Carl Dean, Dolly Parton’s husband of nearly 60 years, died on Monday in Nashville, Tennessee aged 82. According to a statement provided to The Associated Press by Parton’s publicist, Mr Dean will be laid to rest in a private ceremony with immediate family attending.
“Carl and I spent many wonderful years together. Words can’t do justice to the love we shared for over 60 years. Thank you for your prayers and sympathy,” Parton wrote in a statement. The family has asked for respect and privacy at this time.

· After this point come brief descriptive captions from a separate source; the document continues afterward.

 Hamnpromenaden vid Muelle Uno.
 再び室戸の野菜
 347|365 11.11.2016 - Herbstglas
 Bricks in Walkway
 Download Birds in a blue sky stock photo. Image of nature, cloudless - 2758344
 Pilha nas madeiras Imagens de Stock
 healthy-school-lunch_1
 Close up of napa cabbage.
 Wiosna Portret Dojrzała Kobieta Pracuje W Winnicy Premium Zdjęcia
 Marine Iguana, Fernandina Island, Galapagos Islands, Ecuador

No cause of death was announced.
Parton met Mr Dean outside the Wishy Washy Laundromat the day she moved to Nashville at 18. “I was surprised and delighted that while he talked to me, he looked at my face (a rare thing for me),” Parton described the meeting.
“He seemed to be genuinely interested in finding out who I was and what I was about.”
They married two years later, on Memorial Day — May 30, 1966 — in a small ceremony in Ringgold, Georgia. Mr Dean was a businessman, having owned an asphalt-paving business in Nashville.
His parents, Virginia ‘Ginny’ Bates Dean and Edgar ‘Ed’ Henry Dean, had three children. Parton referred to his mother as “Mama Dean”.
Mr Dean is survived by Parton and his two siblings, Sandra and Donnie. He inspired Parton’s classic, Jolene. Parton told NPR in 2008 that she wrote the song about a flirty bank teller who seemed to take an interest in Mr Dean.
“She got this terrible crush on my husband,” she said. “And he just loved going to the bank because she paid him so much attention. It was kinda like a running joke between us — when I was saying, ‘Hell, you’re spending a lot of time at the bank. I don’t believe we’ve got that kind of money.’ So it’s really an innocent song all around, but sounds like a dreadful one.”
Parton and Mr Dean kept strict privacy around their relationship for decades, Parton telling The Associated Press in 1984: “A lot of people say there’s no Carl Dean, that he’s just somebody I made up to keep other people off me.”
She joked that she would like to pose with him on the cover of a magazine “so that people could at least know that I’m not married to a wart or something”.